**TASK OBJECTIVE:** Switch every "plaid headscarf" in the lines below to "checkered scarf" and change nothing else. Leave the pictures out of your answer.

**DATA FOR THIS TASK:**
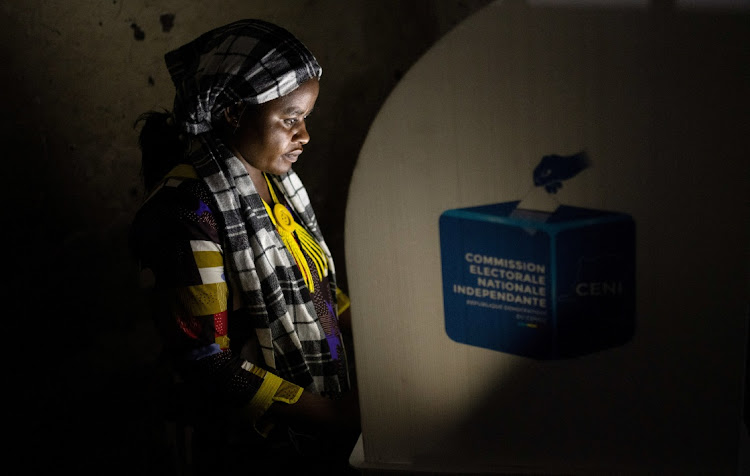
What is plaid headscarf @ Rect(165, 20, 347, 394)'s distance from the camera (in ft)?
4.27

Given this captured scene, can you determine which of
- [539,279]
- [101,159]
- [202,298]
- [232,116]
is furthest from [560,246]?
[101,159]

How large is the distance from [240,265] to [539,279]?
0.75 meters

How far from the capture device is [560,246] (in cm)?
69

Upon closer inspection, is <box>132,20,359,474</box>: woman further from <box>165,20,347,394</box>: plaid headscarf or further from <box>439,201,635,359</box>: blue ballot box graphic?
<box>439,201,635,359</box>: blue ballot box graphic

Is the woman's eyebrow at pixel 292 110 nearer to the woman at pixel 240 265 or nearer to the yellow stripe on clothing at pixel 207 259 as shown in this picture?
the woman at pixel 240 265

**SOLVED PROBLEM:**
What is checkered scarf @ Rect(165, 20, 347, 394)'s distance from the camera (in ft)?
4.27

Given this captured scene, can you determine which of
- [539,279]
- [101,159]
- [202,298]
- [232,116]
is furthest from [560,246]?
[101,159]

How large is the distance from [240,265] to [539,279]?
0.75 meters

How far from the capture device is [560,246] (in cm)?
69

Upon closer inspection, is <box>132,20,359,474</box>: woman further from <box>165,20,347,394</box>: checkered scarf or further from <box>439,201,635,359</box>: blue ballot box graphic?
<box>439,201,635,359</box>: blue ballot box graphic

Is the woman's eyebrow at pixel 292 110 nearer to the woman at pixel 240 265 or nearer to the yellow stripe on clothing at pixel 207 259 as shown in this picture?
the woman at pixel 240 265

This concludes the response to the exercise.